TASK INSTRUCTIONS: Rewrite the data below with every instance of "aircraft tail fin" changed to "vertical stabilizer" and everything else left as it is. Leave the pictures out of your answer.

Data items:
>>>

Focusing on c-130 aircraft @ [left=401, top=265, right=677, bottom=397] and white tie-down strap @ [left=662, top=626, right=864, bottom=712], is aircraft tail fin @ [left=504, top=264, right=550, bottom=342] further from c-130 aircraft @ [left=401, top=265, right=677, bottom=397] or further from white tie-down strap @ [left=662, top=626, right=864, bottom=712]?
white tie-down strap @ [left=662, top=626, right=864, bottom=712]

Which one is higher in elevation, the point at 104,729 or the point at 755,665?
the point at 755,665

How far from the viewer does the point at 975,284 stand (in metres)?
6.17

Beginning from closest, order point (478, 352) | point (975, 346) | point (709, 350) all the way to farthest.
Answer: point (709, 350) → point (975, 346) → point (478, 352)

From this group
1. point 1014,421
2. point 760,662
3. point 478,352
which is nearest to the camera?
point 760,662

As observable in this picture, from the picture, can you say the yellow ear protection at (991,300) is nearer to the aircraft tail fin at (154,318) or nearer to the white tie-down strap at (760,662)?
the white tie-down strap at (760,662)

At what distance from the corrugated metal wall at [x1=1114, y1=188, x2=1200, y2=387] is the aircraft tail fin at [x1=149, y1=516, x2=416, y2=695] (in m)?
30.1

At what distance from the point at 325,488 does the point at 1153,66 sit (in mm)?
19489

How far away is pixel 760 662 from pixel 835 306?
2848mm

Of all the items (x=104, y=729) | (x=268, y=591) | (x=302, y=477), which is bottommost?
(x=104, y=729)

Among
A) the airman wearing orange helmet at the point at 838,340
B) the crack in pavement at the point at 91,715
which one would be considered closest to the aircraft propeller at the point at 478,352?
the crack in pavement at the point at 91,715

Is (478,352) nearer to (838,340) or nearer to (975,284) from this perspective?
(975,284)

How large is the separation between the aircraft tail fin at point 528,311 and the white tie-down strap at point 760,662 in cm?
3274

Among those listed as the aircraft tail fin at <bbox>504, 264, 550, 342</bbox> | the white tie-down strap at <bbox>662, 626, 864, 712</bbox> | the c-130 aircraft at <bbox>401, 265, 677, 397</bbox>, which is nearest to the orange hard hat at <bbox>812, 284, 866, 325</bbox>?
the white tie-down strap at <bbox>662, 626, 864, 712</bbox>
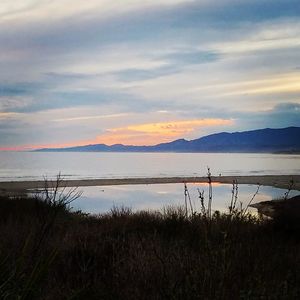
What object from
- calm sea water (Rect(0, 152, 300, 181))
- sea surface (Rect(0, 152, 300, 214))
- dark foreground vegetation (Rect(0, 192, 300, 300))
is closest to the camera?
→ dark foreground vegetation (Rect(0, 192, 300, 300))

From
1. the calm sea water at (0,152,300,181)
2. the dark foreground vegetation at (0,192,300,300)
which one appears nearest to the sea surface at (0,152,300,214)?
the calm sea water at (0,152,300,181)

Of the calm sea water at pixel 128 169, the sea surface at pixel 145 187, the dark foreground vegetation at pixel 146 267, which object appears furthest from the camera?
the calm sea water at pixel 128 169

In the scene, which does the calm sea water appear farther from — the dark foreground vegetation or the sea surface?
the dark foreground vegetation

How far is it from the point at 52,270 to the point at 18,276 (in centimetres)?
387

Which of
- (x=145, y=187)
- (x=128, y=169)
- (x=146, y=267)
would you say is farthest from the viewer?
(x=128, y=169)

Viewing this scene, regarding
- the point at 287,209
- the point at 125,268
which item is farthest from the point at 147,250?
the point at 287,209

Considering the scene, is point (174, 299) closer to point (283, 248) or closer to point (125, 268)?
point (125, 268)

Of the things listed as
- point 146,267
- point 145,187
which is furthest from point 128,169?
point 146,267

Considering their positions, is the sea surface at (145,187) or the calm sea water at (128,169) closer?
the sea surface at (145,187)

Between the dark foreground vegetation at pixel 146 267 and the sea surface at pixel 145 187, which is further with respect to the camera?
the sea surface at pixel 145 187

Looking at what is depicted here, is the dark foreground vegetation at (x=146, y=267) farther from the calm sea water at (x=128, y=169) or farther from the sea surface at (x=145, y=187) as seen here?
the calm sea water at (x=128, y=169)

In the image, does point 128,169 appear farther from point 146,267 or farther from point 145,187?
point 146,267

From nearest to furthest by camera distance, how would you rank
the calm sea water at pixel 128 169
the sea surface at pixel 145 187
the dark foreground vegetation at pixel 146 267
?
the dark foreground vegetation at pixel 146 267 < the sea surface at pixel 145 187 < the calm sea water at pixel 128 169

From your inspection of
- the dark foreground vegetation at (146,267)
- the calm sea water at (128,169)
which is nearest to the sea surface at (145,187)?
the calm sea water at (128,169)
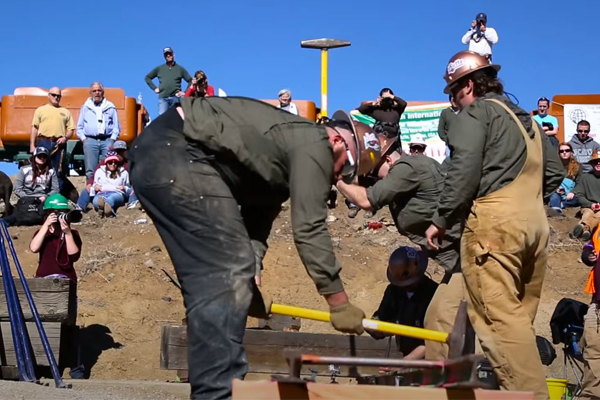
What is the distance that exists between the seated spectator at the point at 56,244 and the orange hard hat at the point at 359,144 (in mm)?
4994

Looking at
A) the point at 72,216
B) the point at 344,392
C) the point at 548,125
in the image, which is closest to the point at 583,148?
the point at 548,125

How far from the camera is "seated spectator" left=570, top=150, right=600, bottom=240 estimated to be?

<<<

TASK OUTPUT:
Focusing on c-130 aircraft @ [left=401, top=265, right=677, bottom=397] and white tie-down strap @ [left=662, top=626, right=864, bottom=712], is vertical stabilizer @ [left=504, top=264, right=550, bottom=342] further from c-130 aircraft @ [left=401, top=265, right=677, bottom=397] or further from white tie-down strap @ [left=662, top=626, right=864, bottom=712]?
white tie-down strap @ [left=662, top=626, right=864, bottom=712]

Which one is higher in elevation, the point at 104,729 or the point at 755,665?
the point at 755,665

How far from the viewer does the point at 975,284 stand (in metres)?
6.17

Beginning from closest, order point (478, 352) | point (975, 346) | point (709, 350) all the way to farthest.
Answer: point (709, 350) → point (975, 346) → point (478, 352)

From this group
1. point 1014,421
2. point 760,662
3. point 478,352
which is nearest to the camera?
point 760,662

As observable in this picture, from the picture, can you say the yellow ear protection at (991,300) is nearer to the vertical stabilizer at (154,318) or nearer to the white tie-down strap at (760,662)?
the white tie-down strap at (760,662)

At what distance from the corrugated metal wall at [x1=1114, y1=188, x2=1200, y2=387] is the vertical stabilizer at [x1=149, y1=516, x2=416, y2=695] (in m)?
30.1

At what distance from the point at 325,488 does the point at 1153,66 sit (in mm)?
19489

How far away is pixel 760 662 from pixel 835 306?
2848mm

Of all the items (x=104, y=729) | (x=268, y=591) | (x=302, y=477), which is bottommost?
(x=104, y=729)

Among
A) the airman wearing orange helmet at the point at 838,340
B) the crack in pavement at the point at 91,715
which one would be considered closest to the aircraft propeller at the point at 478,352?
the crack in pavement at the point at 91,715

Is (478,352) nearer to (838,340) or nearer to (975,284) from this perspective?
(975,284)

How large is the separation between the vertical stabilizer at point 528,311 and the white tie-down strap at point 760,662 in cm?
3274

Among those listed as the vertical stabilizer at <bbox>504, 264, 550, 342</bbox> | the white tie-down strap at <bbox>662, 626, 864, 712</bbox> | the c-130 aircraft at <bbox>401, 265, 677, 397</bbox>, which is nearest to the orange hard hat at <bbox>812, 284, 866, 325</bbox>?
the white tie-down strap at <bbox>662, 626, 864, 712</bbox>
What object from
- calm sea water (Rect(0, 152, 300, 181))
- sea surface (Rect(0, 152, 300, 214))
- dark foreground vegetation (Rect(0, 192, 300, 300))
is closest to the camera?
→ dark foreground vegetation (Rect(0, 192, 300, 300))

From
1. the calm sea water at (0,152,300,181)
2. the dark foreground vegetation at (0,192,300,300)
which one appears nearest to the sea surface at (0,152,300,214)?
the calm sea water at (0,152,300,181)

Of the calm sea water at pixel 128 169, the sea surface at pixel 145 187, the dark foreground vegetation at pixel 146 267, which object appears furthest from the camera?
the calm sea water at pixel 128 169

In the scene, which does the calm sea water appear farther from — the dark foreground vegetation or the sea surface?
the dark foreground vegetation

How far is it from the point at 52,270 to the point at 18,276 (in centimetres)?
387

Which of
- (x=145, y=187)
- (x=128, y=169)
- (x=146, y=267)
would you say is farthest from the viewer?
(x=128, y=169)

Viewing this scene, regarding
- the point at 287,209
- the point at 125,268
which item is farthest from the point at 147,250?
the point at 287,209

Considering the scene, is point (174, 299) closer to point (283, 248) or closer to point (125, 268)?
point (125, 268)

Of the things listed as
- point 146,267
- point 145,187
which is furthest from point 128,169?
point 146,267

Considering their positions, is the sea surface at (145,187) or the calm sea water at (128,169) closer?
the sea surface at (145,187)

Between the dark foreground vegetation at pixel 146 267 and the sea surface at pixel 145 187, which is further with respect to the camera?
the sea surface at pixel 145 187

Looking at what is depicted here, is the dark foreground vegetation at (x=146, y=267) farther from the calm sea water at (x=128, y=169) or farther from the sea surface at (x=145, y=187) as seen here?
the calm sea water at (x=128, y=169)

In the image, does point 128,169 appear farther from point 146,267 or farther from point 145,187?
point 146,267

From nearest to furthest by camera distance, how would you rank
the calm sea water at pixel 128 169
the sea surface at pixel 145 187
the dark foreground vegetation at pixel 146 267
?
the dark foreground vegetation at pixel 146 267 < the sea surface at pixel 145 187 < the calm sea water at pixel 128 169

From your inspection of
- the dark foreground vegetation at (146,267)
- the calm sea water at (128,169)
which is nearest to the sea surface at (145,187)?
the calm sea water at (128,169)
What is the distance that exists between the seated spectator at the point at 56,244 and the orange hard hat at the point at 359,144 (in mm)?
4994

Looking at
A) the point at 72,216
B) the point at 344,392
C) the point at 548,125
in the image, which is closest to the point at 583,148?
the point at 548,125

How far from the camera is "seated spectator" left=570, top=150, right=600, bottom=240 estimated to be?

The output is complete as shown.